CAAF: Morning coffee
• There was no more sleep for me that night, and I was thankful when daylight came. Another story to print and read in a sunlit place, Edith Wharton’s “The Lady’s Maid’s Bell.”
(Previous Halloween installments: Elizabeth Bowen’s “The Demon Lover” and Kelly Link’s “The Specialist’s Hat.”)
• This catalog of haunted libraries in the Northeast makes a good companion to the Wharton. The case of the ghost who habituates the U.S. Capital Building Rotunda (former near neighbor to the Library of Congress) is particularly poignant. He’s said to be the ghost of a librarian who is looking for “$6,000 he stashed in the pages of some obscure volumes.” The library of course has long since been moved, the money found and (one assumes) dispersed … and still the poor guy wanders. One wonders, Can no one tell him? Can’t a collection be taken up? And what exactly were the titles of those obscure volumes? I picture the librarian alive and stalking through the stacks all, “Population Fluctuations on the Lapsang Peninsula (1812-1843)? Ain’t no one looking in there.” (Via Maud.)
CAAF: Morning coffee
Yesterday I pointed to Elizabeth Bowen’s “The Demon Lover.” Today continue the ghostly march toward Halloween with Kelly Link’s “The Specialist’s Hat,” which can be found in her first collection, Stranger Things Happen, as well as her latest, Pretty Monsters. As before: print & read in a crowded place.
CAAF: Morning coffee
Some ghoulish entertainment in preparation for Halloween:
• Elizabeth Bowen’s “The Demon Lover.” Set during the Blitz, the story is one of the spooky stories recommended by James Hynes which I pointed to yesterday and can be found in the excellent Norton Book of Ghost Stories , edited by Brad Leithauser. Very compressed, gorgeous & hair-raising — print it out and read in a crowded place.
• The old Scottish ballad the story is based on.
CAAF: Afternoon coffee
• James Hynes recommends ten spooky stories for midnight reading. (Via Maudie.)

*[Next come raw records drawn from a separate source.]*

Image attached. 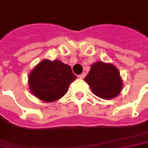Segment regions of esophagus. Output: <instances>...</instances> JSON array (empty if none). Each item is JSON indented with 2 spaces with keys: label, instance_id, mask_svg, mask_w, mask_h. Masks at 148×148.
<instances>
[{
  "label": "esophagus",
  "instance_id": "esophagus-1",
  "mask_svg": "<svg viewBox=\"0 0 148 148\" xmlns=\"http://www.w3.org/2000/svg\"><path fill=\"white\" fill-rule=\"evenodd\" d=\"M85 75H86V74H85V73H82V74L79 75V79H84V78L85 77Z\"/></svg>",
  "mask_w": 148,
  "mask_h": 148
}]
</instances>
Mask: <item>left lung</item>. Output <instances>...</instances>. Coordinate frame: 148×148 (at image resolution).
I'll return each mask as SVG.
<instances>
[{
  "label": "left lung",
  "mask_w": 148,
  "mask_h": 148,
  "mask_svg": "<svg viewBox=\"0 0 148 148\" xmlns=\"http://www.w3.org/2000/svg\"><path fill=\"white\" fill-rule=\"evenodd\" d=\"M84 80L90 85L92 92L104 100L116 97L122 90V79L117 68L111 64L96 62Z\"/></svg>",
  "instance_id": "1"
}]
</instances>
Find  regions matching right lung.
Here are the masks:
<instances>
[{
    "mask_svg": "<svg viewBox=\"0 0 148 148\" xmlns=\"http://www.w3.org/2000/svg\"><path fill=\"white\" fill-rule=\"evenodd\" d=\"M76 79L70 66L58 59H43L31 71L28 84L32 95L45 102H52L62 98Z\"/></svg>",
    "mask_w": 148,
    "mask_h": 148,
    "instance_id": "1",
    "label": "right lung"
}]
</instances>
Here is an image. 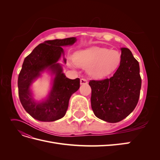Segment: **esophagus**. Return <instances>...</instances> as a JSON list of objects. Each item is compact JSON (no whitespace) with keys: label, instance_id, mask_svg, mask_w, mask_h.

• John Updike talks to Emily Nussbaum about The Widows of Eastwick, his follow-up to 1984’s Witches of Eastwick. (Via Sarah.)
• Vampire bats, leeches, chiggers and bed bugs are among the bloodsuckers featured in Dark Banquet, a new book by biologist Bill Schutt which, as it happens, I trotted to the bookstore last night to purchase. (Via Jenny.)
CAAF: Who doesn’t?
Last week I pointed to a New Republic review of a new collection of the letters of Robert Lowell and Elizabeth Bishop. The book, Words In Air, won’t be out till the end of the month, but until then you can find a nice sampling of the letters in the October issue of Poetry (unfortunately not available online).
I’ve read much of Bishop’s side of the correspondence in One Art but it’s even more enjoyable to read her letters alongside Lowell’s own volleys and sallies. The letters are little gems, and I’m tempted to type them all in here, but in lieu of copyright larceny I’ll give you this sauntering paragraph from one of Lowell’s:
Since my last letter it has become autumnal (nice but muggy) and I’ve read Black Arrow, Weir of Hermiston, The Master of Ballantrae, and Graves’ abridgement of David Copperfield. Saw Black Arrow as a movie too — it’s a cumbersome pot-boiler at best, but redone with the plot of a western thriller it is, is — words fail me. Had a drunken discussion with two Englishmen in which I tried to use the Socratic method, but only discovered that none of us could define “right” or “good.” And finished off 23 more poets; God, how I dislike them!
CAAF: Morning coffee
• Should Margaret Drabble’s next novel feature a boy wizard with magical friends I guess we’ll all understand why. (Via Literary Saloon.)
• Not literary but five days later this skit still makes me laugh.